• Reading text:

The traditional 60% stock, 40% bond allocation "isn't what it once was, as bonds haven't given much diversification the past several years," he explained.
Carson suggests a 60/30/10 split, with 10% of the portfolio in gold, cash and managed futures.
"As we like to say," Detrick added, "in this type of environment you should diversify your diversifiers."
Jamie Battmer, Creative Planning's chief investment officer, offered another view.
"Pertaining to true cash, we maintain a sub 1% — ideally even lower than that — exposure on behalf of our clients.
He called "cash is king" a myth peddled by Wall Street.
"The historical empirical data and academic research paints a different story," Battmer told me in an email.
"Cash feels good, it has always been positive, but when you factor in the impact of inflation for nearly 100 years, cash has only generated about 0.3% in real annualized returns. Cash isn't king but rather just a financial gateway to sub-optimal outcomes." he said.
Creative Planning customizes all portfolios to clients' specific needs, "so it is not for every client, but typically there are high-quality surrogates in cash-like vehicles like Treasurys," Battmer added.
An Untapped Opportunity?
Some service providers argue that advisors may be missing big opportunities when it comes to clients' cash holdings.

• Entries in the collection:
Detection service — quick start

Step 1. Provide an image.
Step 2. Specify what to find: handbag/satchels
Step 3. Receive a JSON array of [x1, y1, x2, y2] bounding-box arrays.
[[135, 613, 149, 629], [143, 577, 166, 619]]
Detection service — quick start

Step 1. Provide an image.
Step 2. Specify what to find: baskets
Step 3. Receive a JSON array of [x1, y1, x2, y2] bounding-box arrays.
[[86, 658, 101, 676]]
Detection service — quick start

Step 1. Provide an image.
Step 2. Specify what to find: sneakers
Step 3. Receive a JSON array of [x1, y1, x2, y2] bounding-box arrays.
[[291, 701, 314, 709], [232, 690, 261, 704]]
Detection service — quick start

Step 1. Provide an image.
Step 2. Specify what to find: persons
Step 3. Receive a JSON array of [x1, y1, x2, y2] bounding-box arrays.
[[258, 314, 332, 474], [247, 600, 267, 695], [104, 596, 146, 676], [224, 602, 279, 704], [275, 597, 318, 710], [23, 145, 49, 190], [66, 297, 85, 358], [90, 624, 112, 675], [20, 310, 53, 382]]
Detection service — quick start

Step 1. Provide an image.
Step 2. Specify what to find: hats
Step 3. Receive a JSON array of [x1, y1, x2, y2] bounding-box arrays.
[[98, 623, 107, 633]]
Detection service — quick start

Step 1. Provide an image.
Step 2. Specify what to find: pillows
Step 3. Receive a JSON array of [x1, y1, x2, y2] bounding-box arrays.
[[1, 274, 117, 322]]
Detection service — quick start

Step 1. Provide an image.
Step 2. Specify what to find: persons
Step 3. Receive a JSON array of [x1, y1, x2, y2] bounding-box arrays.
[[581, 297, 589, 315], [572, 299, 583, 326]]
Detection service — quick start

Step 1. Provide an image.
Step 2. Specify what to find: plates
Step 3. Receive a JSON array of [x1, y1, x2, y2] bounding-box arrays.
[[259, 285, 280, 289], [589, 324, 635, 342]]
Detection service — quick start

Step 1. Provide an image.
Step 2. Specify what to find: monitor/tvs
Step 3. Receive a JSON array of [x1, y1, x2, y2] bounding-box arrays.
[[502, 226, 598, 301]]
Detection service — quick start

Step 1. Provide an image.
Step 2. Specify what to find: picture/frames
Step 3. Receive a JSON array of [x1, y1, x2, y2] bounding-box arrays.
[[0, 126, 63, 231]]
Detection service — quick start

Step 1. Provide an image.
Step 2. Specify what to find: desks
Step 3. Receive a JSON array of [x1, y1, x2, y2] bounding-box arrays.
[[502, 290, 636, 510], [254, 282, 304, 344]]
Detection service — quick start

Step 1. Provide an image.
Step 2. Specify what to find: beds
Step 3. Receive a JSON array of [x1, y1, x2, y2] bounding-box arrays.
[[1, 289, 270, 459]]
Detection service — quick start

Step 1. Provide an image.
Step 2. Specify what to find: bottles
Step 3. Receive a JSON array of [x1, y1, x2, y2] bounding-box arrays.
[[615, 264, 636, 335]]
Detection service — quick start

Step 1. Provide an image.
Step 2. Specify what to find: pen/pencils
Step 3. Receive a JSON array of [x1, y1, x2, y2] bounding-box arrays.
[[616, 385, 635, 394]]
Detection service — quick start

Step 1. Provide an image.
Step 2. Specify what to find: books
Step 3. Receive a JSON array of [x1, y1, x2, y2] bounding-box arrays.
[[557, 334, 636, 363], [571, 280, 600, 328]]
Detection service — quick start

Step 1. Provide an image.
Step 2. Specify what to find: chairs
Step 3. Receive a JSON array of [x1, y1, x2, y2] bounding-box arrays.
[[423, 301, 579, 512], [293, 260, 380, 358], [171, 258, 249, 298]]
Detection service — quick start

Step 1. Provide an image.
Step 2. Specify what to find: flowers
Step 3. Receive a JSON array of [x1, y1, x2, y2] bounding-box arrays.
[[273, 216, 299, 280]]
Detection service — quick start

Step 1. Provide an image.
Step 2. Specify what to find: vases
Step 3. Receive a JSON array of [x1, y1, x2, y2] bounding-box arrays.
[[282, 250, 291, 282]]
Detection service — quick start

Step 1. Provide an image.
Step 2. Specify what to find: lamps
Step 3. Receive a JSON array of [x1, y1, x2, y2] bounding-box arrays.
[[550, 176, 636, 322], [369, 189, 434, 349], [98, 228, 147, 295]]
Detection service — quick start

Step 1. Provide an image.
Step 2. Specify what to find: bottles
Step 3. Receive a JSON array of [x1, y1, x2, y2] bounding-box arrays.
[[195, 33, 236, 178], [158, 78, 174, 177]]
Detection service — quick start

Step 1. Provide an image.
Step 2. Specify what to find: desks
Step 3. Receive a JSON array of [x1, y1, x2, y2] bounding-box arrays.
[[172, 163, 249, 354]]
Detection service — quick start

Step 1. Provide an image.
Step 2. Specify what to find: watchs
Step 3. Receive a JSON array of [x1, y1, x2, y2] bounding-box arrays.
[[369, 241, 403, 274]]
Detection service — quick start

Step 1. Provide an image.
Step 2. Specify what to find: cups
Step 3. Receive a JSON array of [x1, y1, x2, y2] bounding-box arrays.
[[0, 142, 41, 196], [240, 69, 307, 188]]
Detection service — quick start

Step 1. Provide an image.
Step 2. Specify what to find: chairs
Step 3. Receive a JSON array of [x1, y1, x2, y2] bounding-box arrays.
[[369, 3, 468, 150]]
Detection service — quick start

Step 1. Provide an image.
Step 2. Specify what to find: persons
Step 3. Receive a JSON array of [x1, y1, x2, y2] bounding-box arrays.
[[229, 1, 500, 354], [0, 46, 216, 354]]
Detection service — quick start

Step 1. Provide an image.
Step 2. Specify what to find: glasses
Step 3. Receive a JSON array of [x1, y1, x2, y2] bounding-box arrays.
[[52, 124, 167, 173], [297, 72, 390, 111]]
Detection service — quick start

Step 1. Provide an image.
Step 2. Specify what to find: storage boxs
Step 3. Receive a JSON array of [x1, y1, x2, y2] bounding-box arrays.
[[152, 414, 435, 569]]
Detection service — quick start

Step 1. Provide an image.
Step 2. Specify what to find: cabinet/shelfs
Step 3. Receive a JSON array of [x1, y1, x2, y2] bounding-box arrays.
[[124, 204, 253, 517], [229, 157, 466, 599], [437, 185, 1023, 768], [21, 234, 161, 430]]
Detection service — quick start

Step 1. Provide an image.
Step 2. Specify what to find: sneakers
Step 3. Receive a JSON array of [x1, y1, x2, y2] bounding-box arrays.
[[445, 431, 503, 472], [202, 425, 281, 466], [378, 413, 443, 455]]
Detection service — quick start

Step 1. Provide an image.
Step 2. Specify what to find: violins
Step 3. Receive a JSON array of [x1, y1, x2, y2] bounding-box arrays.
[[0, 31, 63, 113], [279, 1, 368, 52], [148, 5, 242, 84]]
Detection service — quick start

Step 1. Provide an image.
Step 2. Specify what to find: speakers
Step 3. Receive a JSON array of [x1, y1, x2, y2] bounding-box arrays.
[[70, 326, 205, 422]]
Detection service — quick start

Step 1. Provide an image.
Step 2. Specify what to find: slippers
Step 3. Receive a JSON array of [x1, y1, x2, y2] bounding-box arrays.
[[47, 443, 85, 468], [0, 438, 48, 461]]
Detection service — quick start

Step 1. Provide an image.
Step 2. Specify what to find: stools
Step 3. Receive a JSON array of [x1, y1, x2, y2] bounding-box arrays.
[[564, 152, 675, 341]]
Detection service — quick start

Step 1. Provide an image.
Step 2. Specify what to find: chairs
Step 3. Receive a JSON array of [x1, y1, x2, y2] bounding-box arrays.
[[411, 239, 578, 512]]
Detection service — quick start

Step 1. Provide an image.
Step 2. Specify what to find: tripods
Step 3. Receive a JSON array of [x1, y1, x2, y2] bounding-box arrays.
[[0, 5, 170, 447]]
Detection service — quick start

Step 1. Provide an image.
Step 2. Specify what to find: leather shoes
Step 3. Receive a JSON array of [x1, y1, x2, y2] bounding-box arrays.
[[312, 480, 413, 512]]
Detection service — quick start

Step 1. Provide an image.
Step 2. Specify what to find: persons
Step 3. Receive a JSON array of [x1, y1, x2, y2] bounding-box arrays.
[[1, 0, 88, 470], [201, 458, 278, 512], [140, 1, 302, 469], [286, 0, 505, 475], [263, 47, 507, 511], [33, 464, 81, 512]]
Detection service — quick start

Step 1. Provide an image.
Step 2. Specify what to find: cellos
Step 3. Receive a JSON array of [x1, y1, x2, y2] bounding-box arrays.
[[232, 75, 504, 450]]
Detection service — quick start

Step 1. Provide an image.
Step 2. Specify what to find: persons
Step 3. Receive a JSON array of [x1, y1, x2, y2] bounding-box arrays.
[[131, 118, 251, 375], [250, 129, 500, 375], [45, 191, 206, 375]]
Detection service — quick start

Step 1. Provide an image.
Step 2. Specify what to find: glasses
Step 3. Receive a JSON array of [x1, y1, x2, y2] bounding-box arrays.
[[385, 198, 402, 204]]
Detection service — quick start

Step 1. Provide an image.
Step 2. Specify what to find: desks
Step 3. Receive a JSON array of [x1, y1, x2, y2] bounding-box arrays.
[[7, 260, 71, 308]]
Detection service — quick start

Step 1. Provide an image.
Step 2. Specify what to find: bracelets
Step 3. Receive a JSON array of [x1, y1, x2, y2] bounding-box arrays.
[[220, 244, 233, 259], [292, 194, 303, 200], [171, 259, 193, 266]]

• Complete the following:
1 - Print the investing passage word for word between "The traditional 60%" and "and managed futures.", inclusive.
2 - Output the entries unchanged, between their first line and the line holding "[[98, 623, 107, 633]]", inclusive.
These entries are unrelated to the investing passage.

• Answers for the tasks:
1 -
The traditional 60% stock, 40% bond allocation "isn't what it once was, as bonds haven't given much diversification the past several years," he explained.
Carson suggests a 60/30/10 split, with 10% of the portfolio in gold, cash and managed futures.

2 -
Detection service — quick start

Step 1. Provide an image.
Step 2. Specify what to find: handbag/satchels
Step 3. Receive a JSON array of [x1, y1, x2, y2] bounding-box arrays.
[[135, 613, 149, 629], [143, 577, 166, 619]]
Detection service — quick start

Step 1. Provide an image.
Step 2. Specify what to find: baskets
Step 3. Receive a JSON array of [x1, y1, x2, y2] bounding-box arrays.
[[86, 658, 101, 676]]
Detection service — quick start

Step 1. Provide an image.
Step 2. Specify what to find: sneakers
Step 3. Receive a JSON array of [x1, y1, x2, y2] bounding-box arrays.
[[291, 701, 314, 709], [232, 690, 261, 704]]
Detection service — quick start

Step 1. Provide an image.
Step 2. Specify what to find: persons
Step 3. Receive a JSON array of [x1, y1, x2, y2] bounding-box arrays.
[[258, 314, 332, 474], [247, 600, 267, 695], [104, 596, 146, 676], [224, 602, 279, 704], [275, 597, 318, 710], [23, 145, 49, 190], [66, 297, 85, 358], [90, 624, 112, 675], [20, 310, 53, 382]]
Detection service — quick start

Step 1. Provide an image.
Step 2. Specify what to find: hats
Step 3. Receive a JSON array of [x1, y1, x2, y2] bounding-box arrays.
[[98, 623, 107, 633]]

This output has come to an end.